Thank you very much for your assistance, and again, I apologize for coming directly to you. but I wouldn't do so if I didn't feel it was warranted. I'm not trying to get anyone in trouble, just trying to continue to advocate for my husband's care and make sure he has the best end-of-life quality of care possible, without it breaking my family."

May 3, 2014

May 3 - Feverish/Confused Day

Gary is running another mystery fever today. Still isn't presenting on his forehead and barely on his temple. With his poor circulation and extreme weight loss from his decline, no part of him is the same temperature simultaneously anymore. He's not hungry, though I did get a nutritional drink into him, along with applesauce for his meds, plus his prune juice cocktail and some cranberry water.

He's staring a lot today and having a hard time responding. Picks at his sheets a lot and has repeated this morning, again, that he needs to "get up and get out of here", though he hasn't walked, even with assistance, since mid-November.

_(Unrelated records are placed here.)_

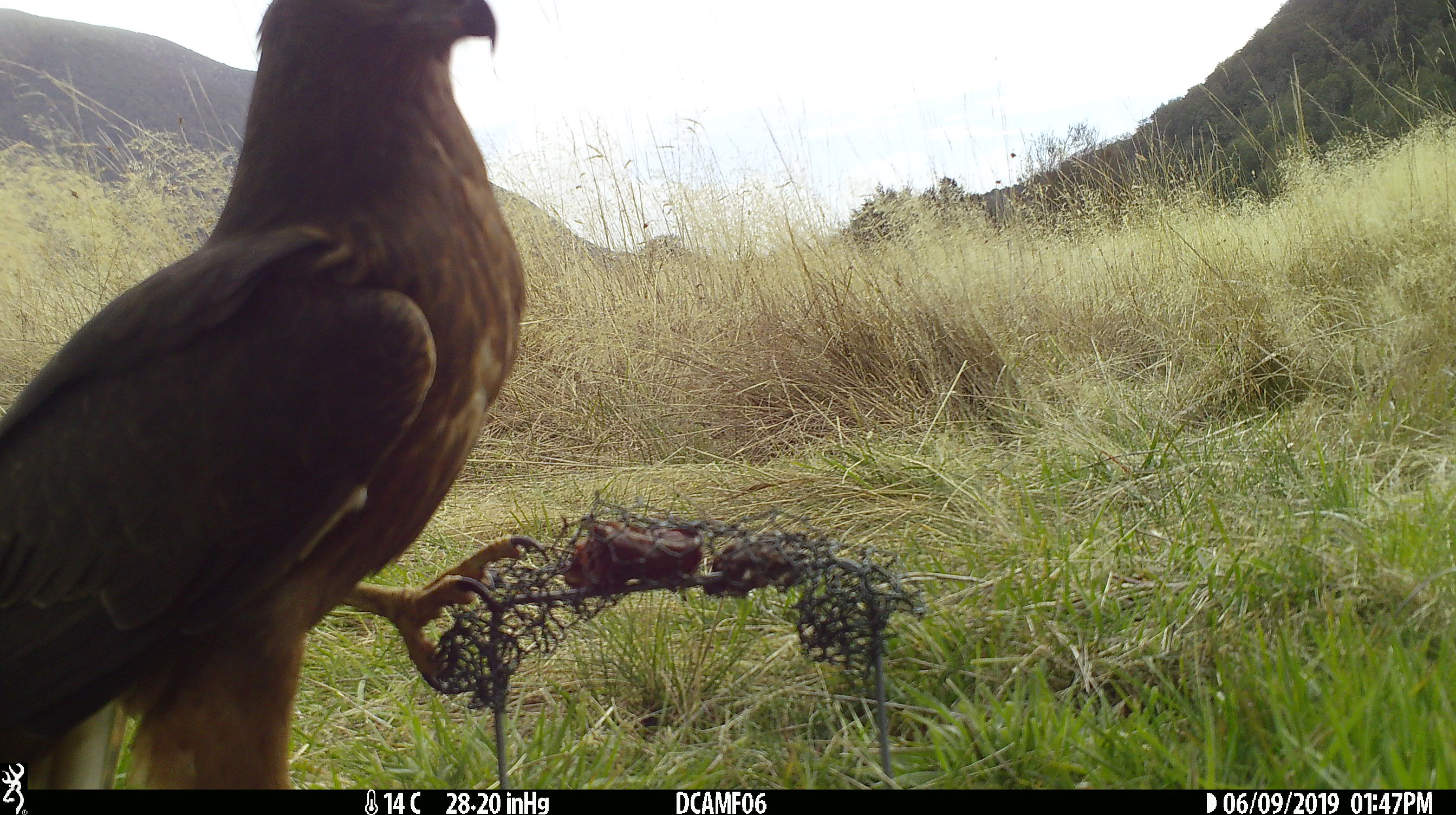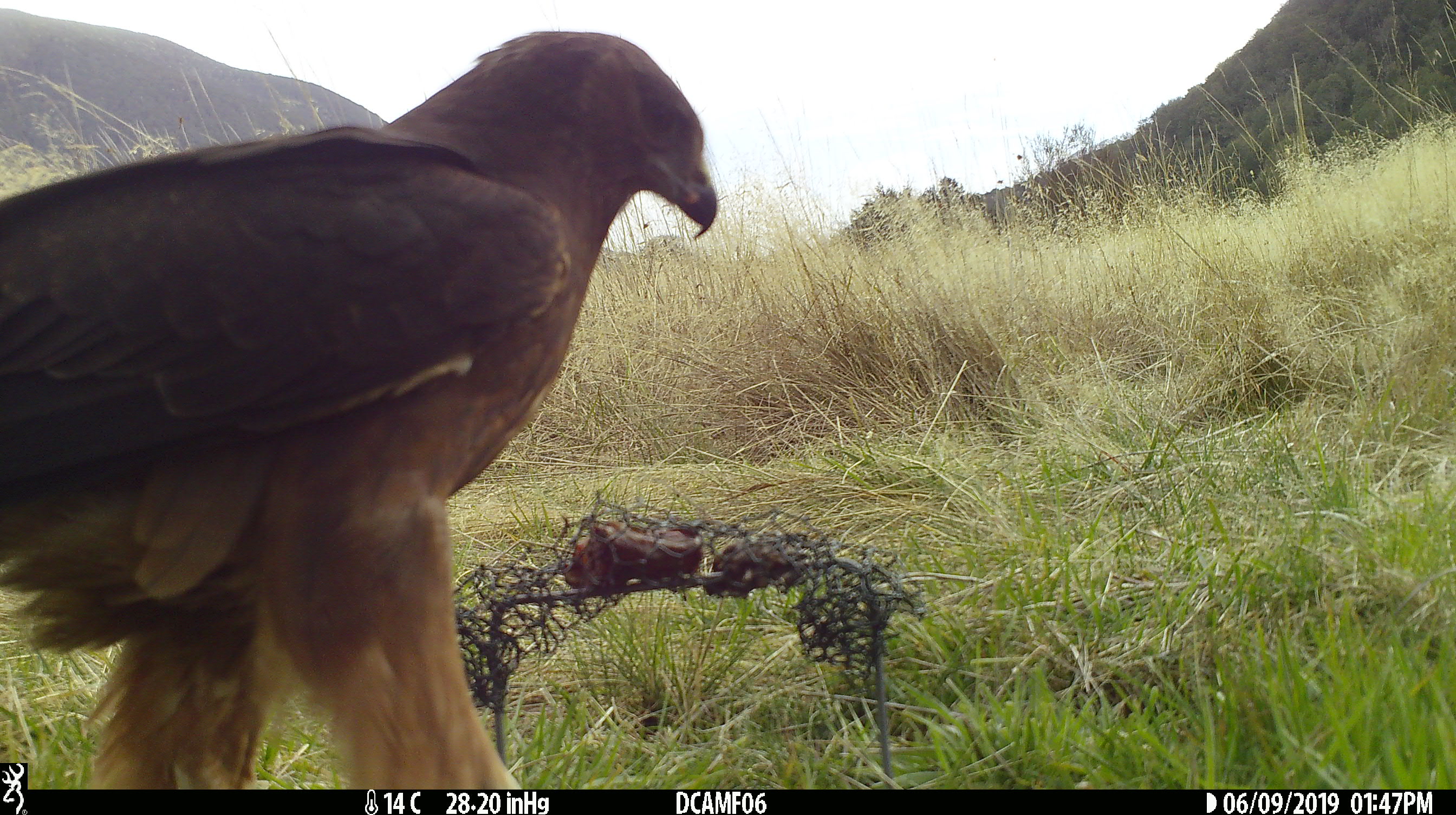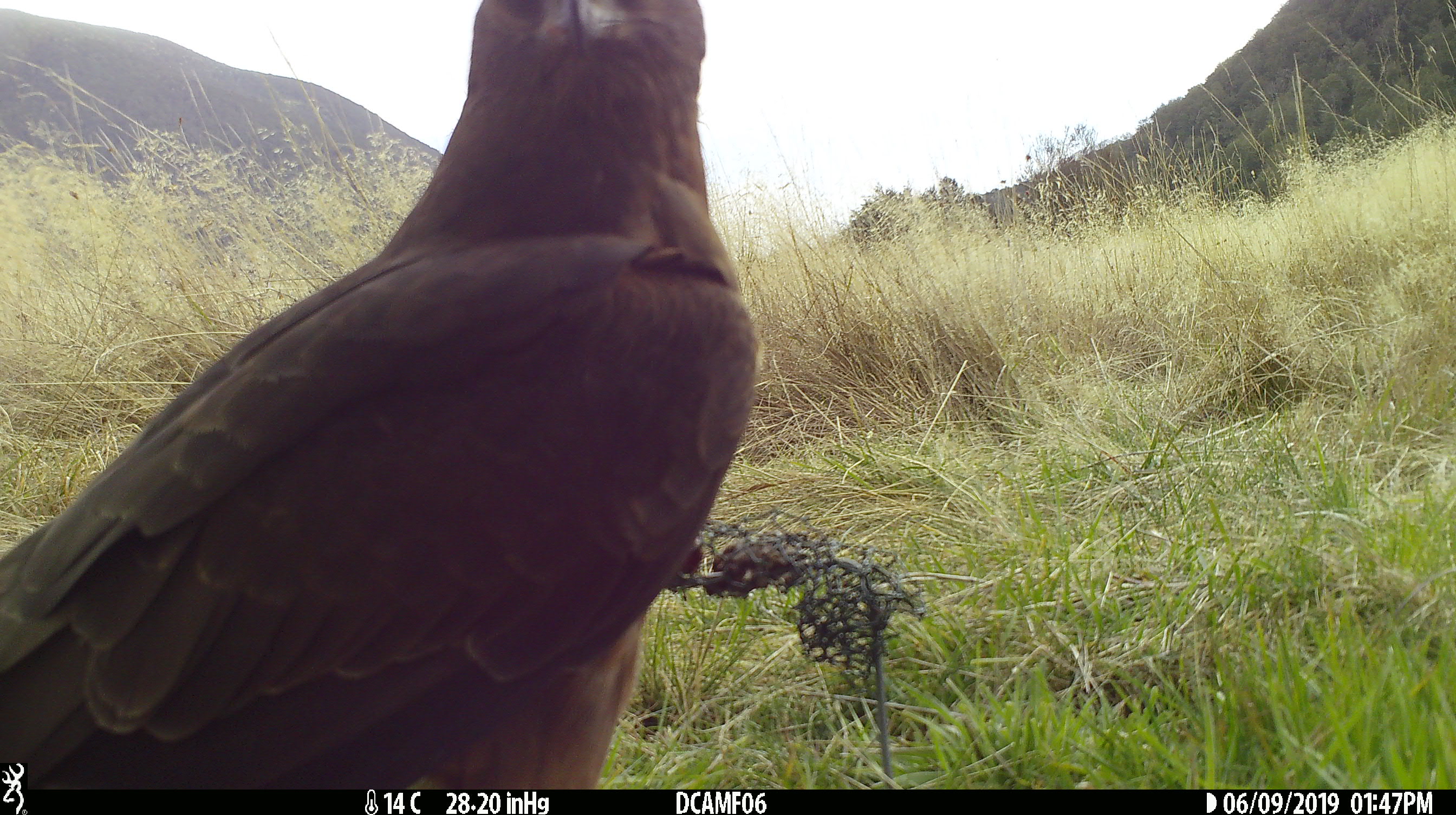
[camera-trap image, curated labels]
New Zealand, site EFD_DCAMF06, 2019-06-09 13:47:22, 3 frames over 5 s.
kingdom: Animalia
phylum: Chordata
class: Aves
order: Accipitriformes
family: Accipitridae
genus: Circus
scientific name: Circus approximans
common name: swamp harrier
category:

Gary continued to be quiet and in a fitful sleep for the rest of the day. It is so frightening to see such a strong man look and behave so weak and be in such a fragile state.

May 2, 2014

May 2 - Pain Management

About 3 months ago Gary was put on a Fentanyl patch at 25 mcg, with liquid morphine available for breakthrough pain. When he needed the morphine often, Hospice then moved him to a subcutaneous Fentanyl pump, which allowed much better absorption with his weight loss, and also allowed for better dose management. They actually started him at 50mcg and it had the effect of lethargy and unresponsiveness, knocking him down each time the pump dosed him. They dropped it to 37.5mcg which worked well for the past couple months, then in the last 3 weeks Gary's pain his increased tremendously with the deterioration of his left arm and leg, so it's been stepped up to 47.5, then 60mcg. The pump also allows for "bolus" doses for breakthrough pain at 20mcg every 15 minutes as needed.

Medication adjustments, including pain meds, have put Gary through episodes of unresponsiveness and for the most part, he has returned from them, though not always up to his previous level. Any medication changes can cause drastic differences in mood, lucidity and appetite for Gary. Today, Hospice wanted to increase Gary from his 60mcg dose to 90. I pushed back for 75, so we can see how he responds to less, then step it up, rather than knock him down too hard too fast. In addition, the bolus doses were increased to 30mcg every 15 minutes.